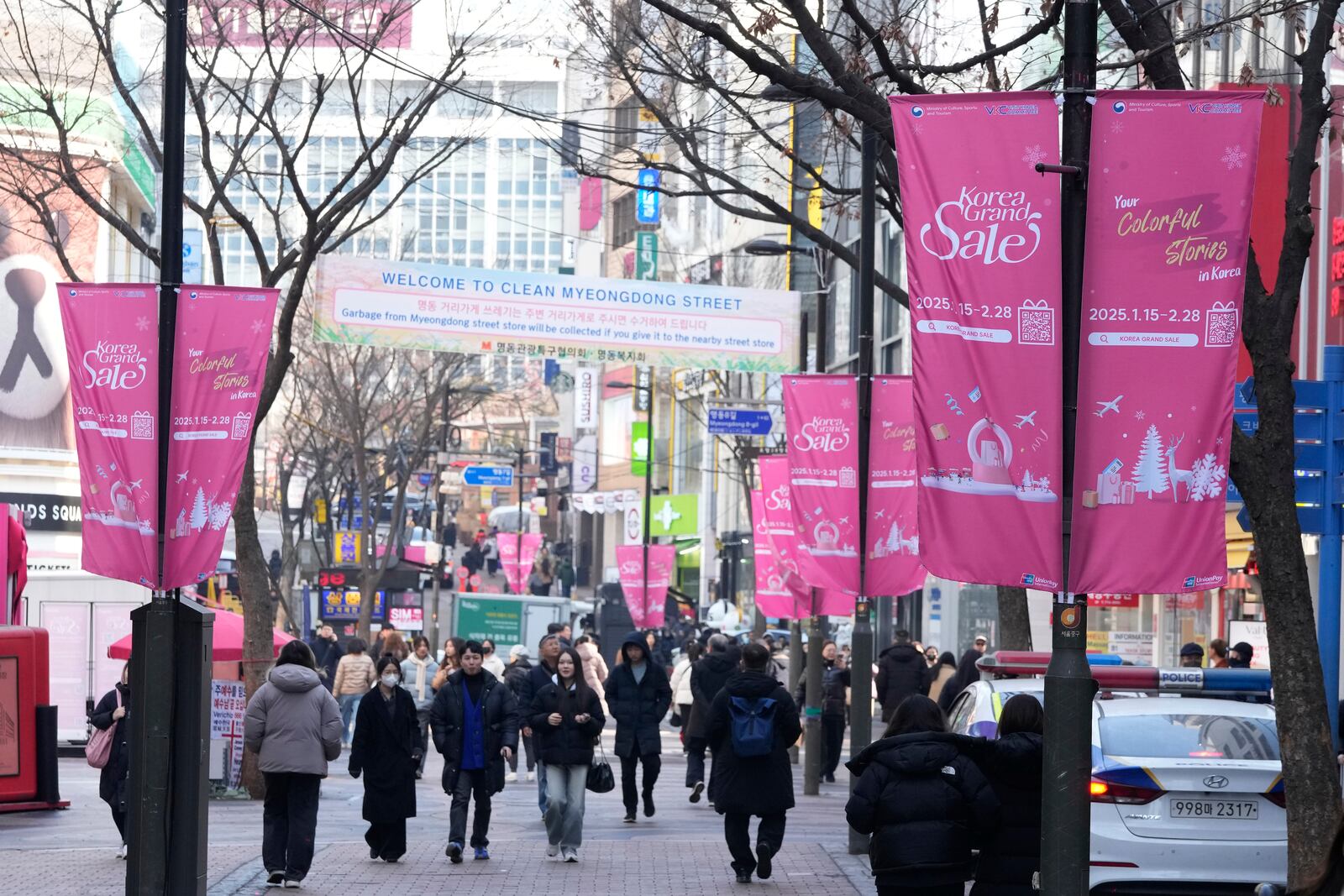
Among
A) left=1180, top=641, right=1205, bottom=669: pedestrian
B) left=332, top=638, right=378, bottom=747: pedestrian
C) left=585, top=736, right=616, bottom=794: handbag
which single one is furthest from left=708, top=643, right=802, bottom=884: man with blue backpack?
left=332, top=638, right=378, bottom=747: pedestrian

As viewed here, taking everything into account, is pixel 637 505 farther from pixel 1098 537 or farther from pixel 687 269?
pixel 1098 537

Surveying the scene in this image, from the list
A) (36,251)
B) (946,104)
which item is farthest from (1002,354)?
(36,251)

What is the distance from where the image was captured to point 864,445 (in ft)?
58.2

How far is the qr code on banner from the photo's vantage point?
7.98 metres

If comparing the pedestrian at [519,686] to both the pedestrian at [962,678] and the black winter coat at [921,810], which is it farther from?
the black winter coat at [921,810]

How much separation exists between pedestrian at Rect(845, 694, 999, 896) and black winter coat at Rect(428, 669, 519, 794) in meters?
7.91

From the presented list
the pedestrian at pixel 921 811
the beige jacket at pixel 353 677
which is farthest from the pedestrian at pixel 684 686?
the pedestrian at pixel 921 811

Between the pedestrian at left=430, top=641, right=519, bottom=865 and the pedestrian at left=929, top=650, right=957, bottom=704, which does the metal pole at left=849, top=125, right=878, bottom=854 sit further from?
the pedestrian at left=929, top=650, right=957, bottom=704

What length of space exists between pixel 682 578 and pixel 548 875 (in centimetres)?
6077

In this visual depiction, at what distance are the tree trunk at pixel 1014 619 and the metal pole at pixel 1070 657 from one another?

■ **Direction**: Please rewrite the items as a numbered list with blank lines left out, beginning at the line that contains "As viewed here, taking" and running through the end of the items.

■ **Response**:
1. As viewed here, taking everything into account, is pixel 637 505 farther from pixel 1098 537 or farther from pixel 687 269?
2. pixel 1098 537
3. Surveying the scene in this image, from the list
4. A) (36,251)
5. B) (946,104)
6. which item is farthest from (1002,354)?
7. (36,251)
8. What is the distance from where the image was captured to point 864,445 (in ft)?
9. 58.2
10. How far is the qr code on banner from the photo's vantage point?
11. 7.98 metres
12. If comparing the pedestrian at [519,686] to both the pedestrian at [962,678] and the black winter coat at [921,810], which is it farther from?
13. the black winter coat at [921,810]
14. How much separation exists between pedestrian at Rect(845, 694, 999, 896) and black winter coat at Rect(428, 669, 519, 794) in meters?
15. 7.91
16. From the presented list
17. the pedestrian at pixel 921 811
18. the beige jacket at pixel 353 677
19. which is farthest from the pedestrian at pixel 684 686?
20. the pedestrian at pixel 921 811
21. Between the pedestrian at left=430, top=641, right=519, bottom=865 and the pedestrian at left=929, top=650, right=957, bottom=704, which does the metal pole at left=849, top=125, right=878, bottom=854 sit further from?
22. the pedestrian at left=929, top=650, right=957, bottom=704
23. What length of space exists between pixel 682 578 and pixel 548 875 (in centimetres)?
24. 6077
25. In this visual depiction, at what distance are the tree trunk at pixel 1014 619 and the metal pole at pixel 1070 657 from one another?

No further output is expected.